I couldn’t believe what I read.
“You must never set up a wooden Asherah pole beside the altar you build for the Lord your God.”
They needed a command for that? Of all kinds of idolatry, that one has got to be the worst. To put an Asherah pole right beside the altar for the Lord?! Such insolence! How audacious!
Those guys I read about in the Bible are grossly idolatrous. It’s ludicrous. I thought of when, under Aaron’s leadership, they melt all their earrings to make a golden calf and then declare it worthy of worship, even saying it led them out of Egypt. Then when Moses calls Aaron on it, Aaron raises his palms, shrugs his shoulders, and says they just threw in the gold and, whaddya know, “out came this calf!” I read a story like this and think, Really?
I thought of King Jeroboam who, similarly, made one golden calf to put in Bethel and another to put in Dan.
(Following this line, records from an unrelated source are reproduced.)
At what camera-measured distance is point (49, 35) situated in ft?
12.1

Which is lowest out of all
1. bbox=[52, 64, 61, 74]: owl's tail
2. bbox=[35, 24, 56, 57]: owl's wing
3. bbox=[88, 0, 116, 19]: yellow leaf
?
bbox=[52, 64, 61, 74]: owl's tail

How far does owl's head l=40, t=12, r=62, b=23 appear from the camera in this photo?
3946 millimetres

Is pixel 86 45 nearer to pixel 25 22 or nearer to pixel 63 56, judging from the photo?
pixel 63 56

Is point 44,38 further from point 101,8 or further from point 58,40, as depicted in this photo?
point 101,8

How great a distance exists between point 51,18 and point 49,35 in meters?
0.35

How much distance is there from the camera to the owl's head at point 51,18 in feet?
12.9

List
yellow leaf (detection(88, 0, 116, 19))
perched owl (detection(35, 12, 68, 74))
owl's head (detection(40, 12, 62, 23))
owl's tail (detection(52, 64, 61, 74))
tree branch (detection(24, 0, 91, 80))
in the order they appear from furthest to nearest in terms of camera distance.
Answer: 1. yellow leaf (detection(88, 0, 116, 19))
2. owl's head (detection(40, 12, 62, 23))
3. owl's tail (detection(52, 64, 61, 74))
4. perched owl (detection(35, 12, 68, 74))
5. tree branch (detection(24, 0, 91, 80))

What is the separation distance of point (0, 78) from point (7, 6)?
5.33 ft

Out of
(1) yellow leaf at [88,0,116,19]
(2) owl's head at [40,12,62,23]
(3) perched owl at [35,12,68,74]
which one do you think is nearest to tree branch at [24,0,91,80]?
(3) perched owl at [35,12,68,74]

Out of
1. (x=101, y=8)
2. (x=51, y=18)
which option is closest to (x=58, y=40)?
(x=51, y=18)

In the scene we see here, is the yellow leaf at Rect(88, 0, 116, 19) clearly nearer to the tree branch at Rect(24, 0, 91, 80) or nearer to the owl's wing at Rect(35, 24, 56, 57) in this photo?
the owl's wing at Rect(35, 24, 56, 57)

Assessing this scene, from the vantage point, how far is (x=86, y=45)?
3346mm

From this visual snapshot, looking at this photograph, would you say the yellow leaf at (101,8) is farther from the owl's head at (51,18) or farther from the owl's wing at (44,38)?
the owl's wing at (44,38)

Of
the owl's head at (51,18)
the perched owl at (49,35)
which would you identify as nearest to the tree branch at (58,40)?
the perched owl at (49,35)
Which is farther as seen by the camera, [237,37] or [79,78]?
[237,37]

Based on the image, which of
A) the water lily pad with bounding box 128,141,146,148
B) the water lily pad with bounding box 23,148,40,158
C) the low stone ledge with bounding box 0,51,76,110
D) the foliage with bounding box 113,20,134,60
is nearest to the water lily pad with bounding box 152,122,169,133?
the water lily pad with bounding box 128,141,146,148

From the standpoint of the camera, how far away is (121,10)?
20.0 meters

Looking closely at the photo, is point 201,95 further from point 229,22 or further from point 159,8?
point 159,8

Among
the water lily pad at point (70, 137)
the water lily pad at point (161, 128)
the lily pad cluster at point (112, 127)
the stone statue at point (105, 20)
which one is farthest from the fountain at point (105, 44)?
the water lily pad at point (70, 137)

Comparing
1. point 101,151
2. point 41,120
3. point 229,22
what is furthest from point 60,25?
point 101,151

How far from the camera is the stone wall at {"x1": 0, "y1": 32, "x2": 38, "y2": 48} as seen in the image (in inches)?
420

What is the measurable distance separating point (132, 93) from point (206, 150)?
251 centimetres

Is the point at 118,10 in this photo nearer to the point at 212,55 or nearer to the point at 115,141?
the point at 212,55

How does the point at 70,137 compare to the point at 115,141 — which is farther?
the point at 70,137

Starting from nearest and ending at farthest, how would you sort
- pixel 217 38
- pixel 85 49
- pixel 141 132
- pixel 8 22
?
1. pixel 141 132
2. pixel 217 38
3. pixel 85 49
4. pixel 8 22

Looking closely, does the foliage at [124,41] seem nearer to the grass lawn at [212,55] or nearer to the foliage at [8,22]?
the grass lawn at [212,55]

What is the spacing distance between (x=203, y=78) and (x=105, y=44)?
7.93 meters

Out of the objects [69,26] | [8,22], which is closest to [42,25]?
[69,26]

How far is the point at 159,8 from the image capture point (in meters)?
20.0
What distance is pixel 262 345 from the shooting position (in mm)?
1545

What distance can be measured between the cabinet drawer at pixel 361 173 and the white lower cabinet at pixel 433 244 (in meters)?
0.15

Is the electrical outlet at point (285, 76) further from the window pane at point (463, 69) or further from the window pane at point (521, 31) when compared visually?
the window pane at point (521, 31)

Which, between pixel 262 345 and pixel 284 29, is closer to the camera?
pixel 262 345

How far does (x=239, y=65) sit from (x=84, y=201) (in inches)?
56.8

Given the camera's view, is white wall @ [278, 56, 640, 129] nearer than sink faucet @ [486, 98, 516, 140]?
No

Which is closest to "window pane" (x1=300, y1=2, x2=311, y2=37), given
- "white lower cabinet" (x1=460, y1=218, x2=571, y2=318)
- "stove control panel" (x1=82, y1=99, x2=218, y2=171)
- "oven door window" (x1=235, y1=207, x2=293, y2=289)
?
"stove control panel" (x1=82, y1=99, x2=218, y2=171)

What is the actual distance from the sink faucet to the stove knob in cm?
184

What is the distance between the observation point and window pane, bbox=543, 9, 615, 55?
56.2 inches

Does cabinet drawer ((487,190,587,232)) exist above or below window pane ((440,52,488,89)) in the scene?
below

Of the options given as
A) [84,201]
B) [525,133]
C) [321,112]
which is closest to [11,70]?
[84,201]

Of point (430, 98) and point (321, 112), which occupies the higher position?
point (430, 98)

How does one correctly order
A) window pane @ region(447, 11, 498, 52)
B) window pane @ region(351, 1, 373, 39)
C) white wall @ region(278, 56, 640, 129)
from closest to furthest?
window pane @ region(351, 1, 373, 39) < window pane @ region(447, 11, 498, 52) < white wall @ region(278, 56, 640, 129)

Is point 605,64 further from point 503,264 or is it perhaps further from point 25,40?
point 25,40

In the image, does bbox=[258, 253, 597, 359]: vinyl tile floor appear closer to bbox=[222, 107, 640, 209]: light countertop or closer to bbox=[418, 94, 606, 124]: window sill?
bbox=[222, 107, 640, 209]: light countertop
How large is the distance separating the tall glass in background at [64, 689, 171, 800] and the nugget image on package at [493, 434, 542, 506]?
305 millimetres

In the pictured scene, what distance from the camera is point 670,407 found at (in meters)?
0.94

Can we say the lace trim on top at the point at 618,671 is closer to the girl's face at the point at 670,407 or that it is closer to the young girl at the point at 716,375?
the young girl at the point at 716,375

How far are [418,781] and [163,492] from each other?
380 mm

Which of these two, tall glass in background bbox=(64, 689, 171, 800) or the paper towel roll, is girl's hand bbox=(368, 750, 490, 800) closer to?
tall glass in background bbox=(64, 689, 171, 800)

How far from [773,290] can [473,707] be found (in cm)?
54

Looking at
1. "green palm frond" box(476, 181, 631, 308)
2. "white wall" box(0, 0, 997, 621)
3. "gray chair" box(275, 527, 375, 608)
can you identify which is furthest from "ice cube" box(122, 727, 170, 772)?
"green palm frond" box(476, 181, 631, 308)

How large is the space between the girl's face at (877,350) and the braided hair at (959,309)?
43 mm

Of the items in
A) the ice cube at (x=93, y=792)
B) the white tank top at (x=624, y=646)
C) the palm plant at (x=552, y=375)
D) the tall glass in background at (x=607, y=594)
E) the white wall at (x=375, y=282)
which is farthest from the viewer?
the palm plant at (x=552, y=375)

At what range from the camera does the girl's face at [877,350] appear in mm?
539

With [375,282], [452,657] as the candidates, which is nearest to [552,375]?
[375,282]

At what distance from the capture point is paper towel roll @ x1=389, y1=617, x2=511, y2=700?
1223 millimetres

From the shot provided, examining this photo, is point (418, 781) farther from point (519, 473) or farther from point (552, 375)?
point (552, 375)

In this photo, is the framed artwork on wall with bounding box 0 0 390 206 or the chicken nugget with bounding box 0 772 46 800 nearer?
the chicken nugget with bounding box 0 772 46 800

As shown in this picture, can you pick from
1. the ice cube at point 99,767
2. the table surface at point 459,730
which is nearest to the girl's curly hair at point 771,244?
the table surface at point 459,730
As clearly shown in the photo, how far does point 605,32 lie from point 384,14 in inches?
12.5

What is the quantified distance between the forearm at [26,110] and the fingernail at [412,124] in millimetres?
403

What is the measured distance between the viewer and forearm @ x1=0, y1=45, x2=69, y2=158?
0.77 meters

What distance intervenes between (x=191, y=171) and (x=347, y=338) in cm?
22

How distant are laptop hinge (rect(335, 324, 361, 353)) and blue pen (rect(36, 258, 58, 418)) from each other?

He, too, told the people these golden bovines are the gods who delivered them out of Egypt.
But most of all I thought of the verse above. How could anyone insult God to His face by worshiping Him on one hand, and on the other hand and at the same time, worship an idol or do something God doesn’t want?
These thoughts came in the space of two or three seconds. I wonder if the Holy Spirit was setting me up, in a way. Because after thinking of Aaron, and Jeroboam, and all those unbelievably idolatrous Israelites, I thought of me.
How many times, and in how many ways, have I done the equivalent of setting up an Asherah pole right next to the altar of God? Have I claimed to love Him above all and, at the same time, desired the love, affirmation, and companionship of people to the point of idolatry? Have I claimed growing intimacy with God as my deepest desire, and yet nurtured greed (which is idolatry)?
What seemed ridiculously ludicrous was actually a lot like reality. What seemed like an unreal exaggeration was a lot like me.
Karen Swallow Prior says about Charles Dickens’ characters in Great Expectations:
They are, paradoxically, realistic caricatures. Dickens’ characters are fanciful and at the same time just like someone you probably know. . . . Wemmick might be said to be the quintessential modern man, and, with closer examination of a character that on the surface seems utterly riduculous, we realize that perhaps he is not so ridiculous after all.
—Prior, pages 59-60.
Caricatures are defined by exaggerated features, yet those exaggerations make the caricature recognizable.
When I read of people whose actions seem ridiculously off-course, I should recognize when they are “just like someone [I] probably know”—just like me. I need the constant realization that God has shown His grace to me, most of all.
And then I can move forward in the hope of that very grace. Last week we talked about Charlotte’s Web in chapter 2:
As she weaves words about Wilbur in her web, Wilbur tries to live up to the meaning of the words. . . . [T]he power of giving something its proper name, in turn, empowers it to become the name it is called.
—Prior, page 42
To me, this sounds a lot like many parts of the Bible. For example, I’ve heard it taught countless times that the biblical meaning of “justified” is “declared righteous.” Here’s another example from Ephesians:
For you were once darkness, but now you are light in the Lord. Live as children of light.
At the same time God says I already am light, He also calls me to live like it. God calls us what we are still becoming. There’s no exaggeration in that.